Джейн вспомнила, как посетила место, где прежде находился Всемирный торговый центр. Масштабы увиденного ее потрясли. Не просто два здания, целый городской квартал был превращен в огромный котлован с гравием, загроможденный желтой строительной техникой. Лучше всего было бы разбить там огромный луг, подумала она. Насыпать высокий конический холм, с которого открывается далекий вид и можно размышлять, глядя на небо. Выкопать извилистый пруд. Джейн вспомнила виденный ею в журнале проект дождевой комнаты в Каирском музее. Она была предназначена для детей, которые, возможно, ни разу в жизни не видели разверзшихся небес и могли изучить здесь более сорока различных видов осадков.
Мир перенасыщен информацией, подумала Джейн. Невозможно не замечать в жизни странных случайностей. Слишком уж много совпадений: дороги похожи на артерии, здания — на пенисы, облака — на картины, война — на охоту, а вода — на мысль. Она задумалась, каково было бы подарить природе зеленый холм на месте, где некогда стояли башни-близнецы. Чтобы морской бриз овевал лица тех, кто придет оплакать погибших, помолиться и поразмышлять.

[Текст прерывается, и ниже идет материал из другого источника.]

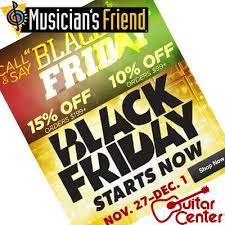 guitarcenter black friday black friday deals at musician u0027s friend guitar center misc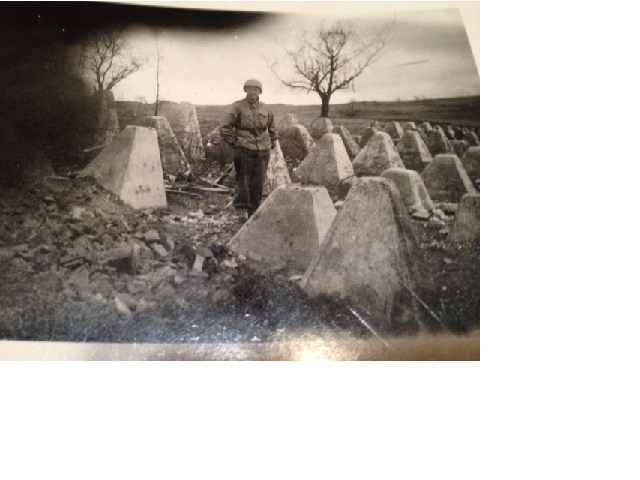 My Dad Amongst Dragon's Teeth in WW II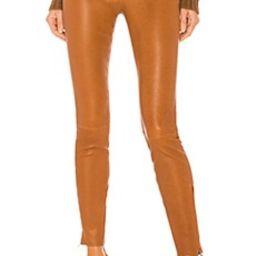 L8001 Leather Mid Rise Skinny Pant                                          J Brand   Revolve Clothing (Global)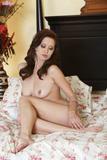 Chrissy Marie in Naughty Girls Know Besth42cn2q2xp.jpg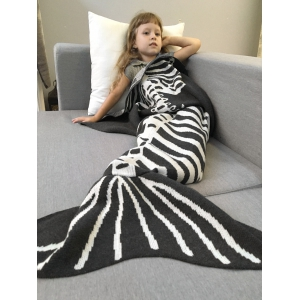 Super Soft Knitted Fishbone Kids Wrap Halloween Mermaid Blanket and Throws
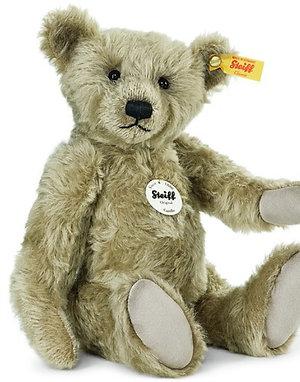 Steiff - Classic Teddy Camillo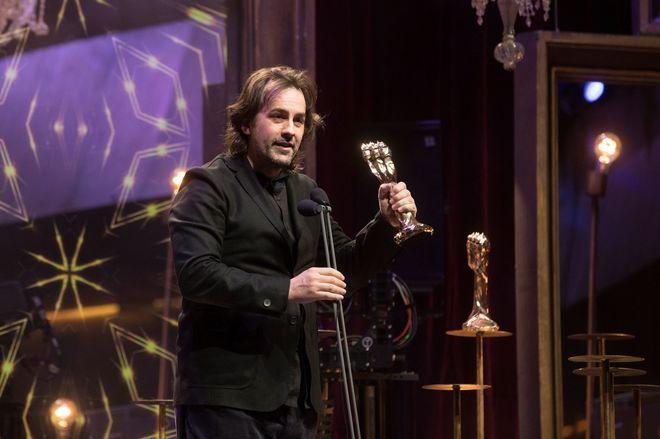 Isaki Lacuesta triunfó en los premios de cine catalanes, los Gaudí.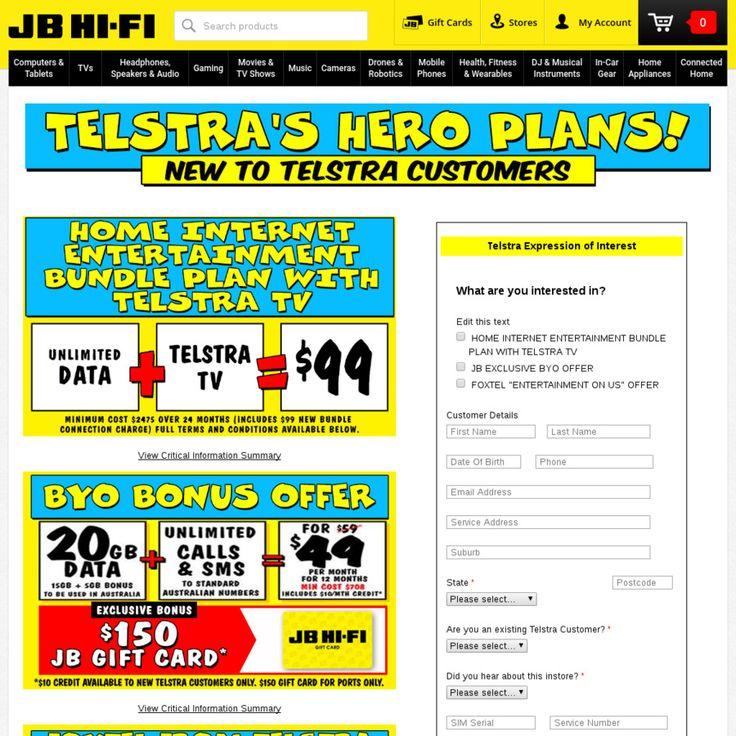 New Customers Telstra BYO Plan 20GB Data + Unlim Calls
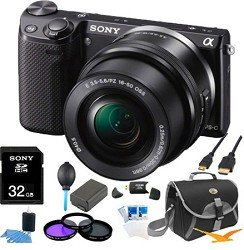 41r2yufEGuL Sony NEX 5TL/B NEX5TL NEX5T NEX5 Compact Interchangeable Lens Digital Camera with 16 50mm Power Zoom Lens ULTIMATE BUNDLE with 32GB High Speed Card, Spare Battery, Deluxe Filter Kit, Mini HDMI cable, SD card reader, Padded case + More!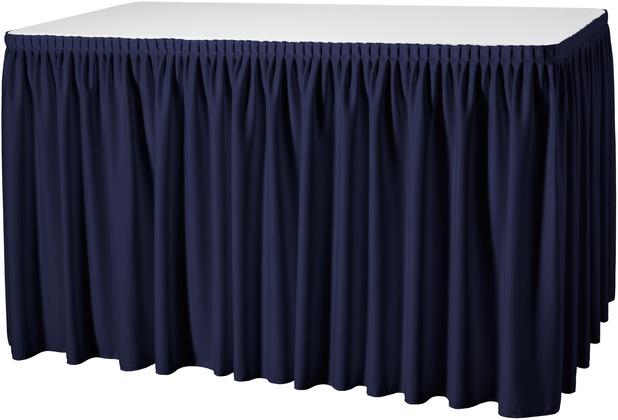 Dena Tischskirting Plissé blau inklusive Skirtingbügel dunkel 410 x 73 cm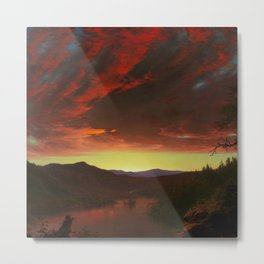 "Frederic Edwin Church ""Twilight in the Wilderness"" Metal Print"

Появление холма на Манхэттене стало бы маленьким чудом, ведь всего каких-то четыреста лет назад на этом острове не было ничего, кроме холмов и лесов. Но для дорог и фундаментов, сетей и подземных систем, транспорта и даже для ходьбы больше подходит плоский рельеф. Горы и холмы вытеснили в море, реки убрали под землю, леса пустили на древесину, птиц и оленей разогнали. Вернуть хотя бы один большой холм — это уже что-то. «Как отнесся бы к этому старина Девитт Клинтон?»[18] — задумалась женщина.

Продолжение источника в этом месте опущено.